Data Management¶
Data is a fundamental element of every business and crucial for any AI/ML project. Data is our record of current state of the business, the history of what has happened, and is the base which enables us to predict what may happen in the future.
However, on its own data doesn't do anything and to realise value from data we have to do something with it, we have to understand it, and act on it. One of the biggest and most complex challenges comes with managing data. Data is inert; it is not self-organized or even self-understandable.
Therefore how do we manage the data? How do we organize an attach meaning so that the data can easily be used by the business, or a computer program?
The DIKW pyramid, provides a simple visualisation of the value chain growing from data to Wisdom / integrated knowledge:
- Data is the base with the least amount of perceived usefulness.
- Information has higher value than data.
- Knowledge has higher value than information.
- Wisdom has the highest perceived value of all.
To move up the value chain data
requires something else such as a program, a machine, or even a person—to add understanding to it so that it becomes Information
.
By organizing and classifying information, the value chain expands from data and information to be regarded as knowledge.
At the top of the data value chain is Wisdom. Wisdom comes from a combination of inert data, which is the fundamental raw material in the modern digital age, combined with a series of progressive traits such as:
- perspective.
- context.
- understanding.
- learning.
- the ability to reason.
Data progression¶
Any AI/ML project includes the following phases to create this valuable knowledge:
- Collect.
- Organize.
- Analyze.
- Infuse.
The AI solution progresses through the levels to infuse, a state of capability that means an enterprise has taken artificial intelligence beyond a science project. Infusion means that advanced analytical models have been interwoven into the essential fabric of an application or system whereby driving new or improved business capabilities.
Collect – Making Data Simple and Accessible¶
The first step is Collect
, a primitive action that serves as the first element towards making data actionable and to help drive automation, insights, optimization, and decision-making. Collect is an ability to attach to a data source – whether transient or persistent, real or virtual, and while being agnostic as to its actual location or its originating (underlying) technology. In linking to the DIKW pyramid we could say that, data lies below the first rung, recognizing the inert nature of data.

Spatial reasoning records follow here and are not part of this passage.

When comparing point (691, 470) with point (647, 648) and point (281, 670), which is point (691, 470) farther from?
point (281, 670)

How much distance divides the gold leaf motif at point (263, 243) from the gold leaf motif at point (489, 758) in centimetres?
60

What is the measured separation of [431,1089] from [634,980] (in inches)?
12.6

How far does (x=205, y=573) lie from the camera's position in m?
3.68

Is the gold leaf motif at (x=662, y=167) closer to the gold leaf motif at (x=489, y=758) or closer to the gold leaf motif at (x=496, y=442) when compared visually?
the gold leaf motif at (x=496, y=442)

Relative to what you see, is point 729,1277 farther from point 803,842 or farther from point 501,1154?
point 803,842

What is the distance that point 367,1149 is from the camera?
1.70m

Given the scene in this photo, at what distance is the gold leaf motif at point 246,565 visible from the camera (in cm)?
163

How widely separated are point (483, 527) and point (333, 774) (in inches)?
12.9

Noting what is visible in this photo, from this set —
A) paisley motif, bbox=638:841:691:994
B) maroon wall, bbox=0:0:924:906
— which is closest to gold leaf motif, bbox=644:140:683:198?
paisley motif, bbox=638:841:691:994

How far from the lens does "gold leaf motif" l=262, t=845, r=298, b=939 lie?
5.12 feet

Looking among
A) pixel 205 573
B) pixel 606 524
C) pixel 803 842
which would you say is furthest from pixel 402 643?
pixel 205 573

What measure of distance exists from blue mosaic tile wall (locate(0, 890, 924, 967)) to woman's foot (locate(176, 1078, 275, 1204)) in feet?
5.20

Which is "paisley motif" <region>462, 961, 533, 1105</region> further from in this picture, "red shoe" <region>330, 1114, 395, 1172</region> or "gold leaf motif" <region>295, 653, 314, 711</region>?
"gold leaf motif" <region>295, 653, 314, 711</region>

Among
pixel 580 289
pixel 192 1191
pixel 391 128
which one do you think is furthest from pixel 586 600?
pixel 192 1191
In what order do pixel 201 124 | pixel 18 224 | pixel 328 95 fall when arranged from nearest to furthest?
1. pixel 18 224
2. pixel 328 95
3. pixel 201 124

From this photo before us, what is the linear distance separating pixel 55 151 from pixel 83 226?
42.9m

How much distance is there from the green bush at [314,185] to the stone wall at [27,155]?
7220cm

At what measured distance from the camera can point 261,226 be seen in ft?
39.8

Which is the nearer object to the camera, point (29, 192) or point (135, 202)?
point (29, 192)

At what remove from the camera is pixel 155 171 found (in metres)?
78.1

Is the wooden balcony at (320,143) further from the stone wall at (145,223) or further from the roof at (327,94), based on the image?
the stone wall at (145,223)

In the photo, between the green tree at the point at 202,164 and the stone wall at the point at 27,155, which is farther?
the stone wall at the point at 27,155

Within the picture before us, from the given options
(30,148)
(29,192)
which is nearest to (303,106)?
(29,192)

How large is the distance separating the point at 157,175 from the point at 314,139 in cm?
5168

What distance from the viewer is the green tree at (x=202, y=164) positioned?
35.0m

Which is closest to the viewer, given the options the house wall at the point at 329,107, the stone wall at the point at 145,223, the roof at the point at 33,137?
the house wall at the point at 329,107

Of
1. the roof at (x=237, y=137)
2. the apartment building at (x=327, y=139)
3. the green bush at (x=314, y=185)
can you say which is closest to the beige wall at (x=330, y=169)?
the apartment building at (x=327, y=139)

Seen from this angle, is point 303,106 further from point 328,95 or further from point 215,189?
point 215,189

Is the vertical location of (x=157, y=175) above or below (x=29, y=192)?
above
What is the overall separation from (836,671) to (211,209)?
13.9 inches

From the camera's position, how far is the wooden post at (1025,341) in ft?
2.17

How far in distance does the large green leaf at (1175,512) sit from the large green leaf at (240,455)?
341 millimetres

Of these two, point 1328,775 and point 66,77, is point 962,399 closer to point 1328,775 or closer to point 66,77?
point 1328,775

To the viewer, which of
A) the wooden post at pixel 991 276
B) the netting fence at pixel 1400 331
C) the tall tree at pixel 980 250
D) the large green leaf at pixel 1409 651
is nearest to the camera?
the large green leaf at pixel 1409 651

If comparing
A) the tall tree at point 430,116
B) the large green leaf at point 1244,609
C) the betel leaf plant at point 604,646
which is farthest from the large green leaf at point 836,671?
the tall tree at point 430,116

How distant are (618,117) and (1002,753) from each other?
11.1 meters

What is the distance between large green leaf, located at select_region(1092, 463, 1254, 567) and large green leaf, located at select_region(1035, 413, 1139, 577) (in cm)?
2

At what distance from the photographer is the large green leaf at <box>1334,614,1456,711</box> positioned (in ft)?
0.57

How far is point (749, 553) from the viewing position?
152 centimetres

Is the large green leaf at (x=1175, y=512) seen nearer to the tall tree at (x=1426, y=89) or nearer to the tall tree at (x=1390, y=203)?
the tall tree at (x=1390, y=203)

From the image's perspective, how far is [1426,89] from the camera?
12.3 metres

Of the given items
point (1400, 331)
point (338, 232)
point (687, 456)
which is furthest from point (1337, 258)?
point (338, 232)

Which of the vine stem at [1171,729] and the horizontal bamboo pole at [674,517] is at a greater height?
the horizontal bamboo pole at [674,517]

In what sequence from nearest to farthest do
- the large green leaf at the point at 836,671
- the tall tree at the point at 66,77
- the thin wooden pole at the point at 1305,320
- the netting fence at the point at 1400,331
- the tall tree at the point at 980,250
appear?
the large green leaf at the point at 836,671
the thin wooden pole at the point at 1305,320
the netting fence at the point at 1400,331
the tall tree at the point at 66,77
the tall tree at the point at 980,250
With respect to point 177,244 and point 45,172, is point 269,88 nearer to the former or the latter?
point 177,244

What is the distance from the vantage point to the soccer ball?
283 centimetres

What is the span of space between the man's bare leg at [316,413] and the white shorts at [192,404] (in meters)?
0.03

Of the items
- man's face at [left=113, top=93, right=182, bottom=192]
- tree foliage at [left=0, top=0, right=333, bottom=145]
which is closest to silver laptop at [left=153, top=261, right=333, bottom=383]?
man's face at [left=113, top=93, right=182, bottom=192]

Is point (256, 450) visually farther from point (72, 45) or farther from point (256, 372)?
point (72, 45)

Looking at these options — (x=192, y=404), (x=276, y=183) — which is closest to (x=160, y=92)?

Properties of data include:
- Structured, semi-structured, unstructured
- Proprietary or open
- In the cloud or on-premise
- Any combination above
Organize – Trusted, Governed Analytics¶
The second step is Organize
and is about how an enterprise can make data known, discoverable, usable, and reusable. The ability to organize is prerequisite to becoming data-centric. Additionally, data of inferior quality or data that can be misleading to a machine or end-user can be governed in such that any use can be adequately controlled. Ideally, the outcome of Organize
is a body of data that is appropriately curated and offers the highest value to an enterprise.
Organize allows data to be:
- Discoverable.
- Cataloged.
- Profiled.
- Categorized.
- Classified.
- Secured (e.g. through policy-based enforcement)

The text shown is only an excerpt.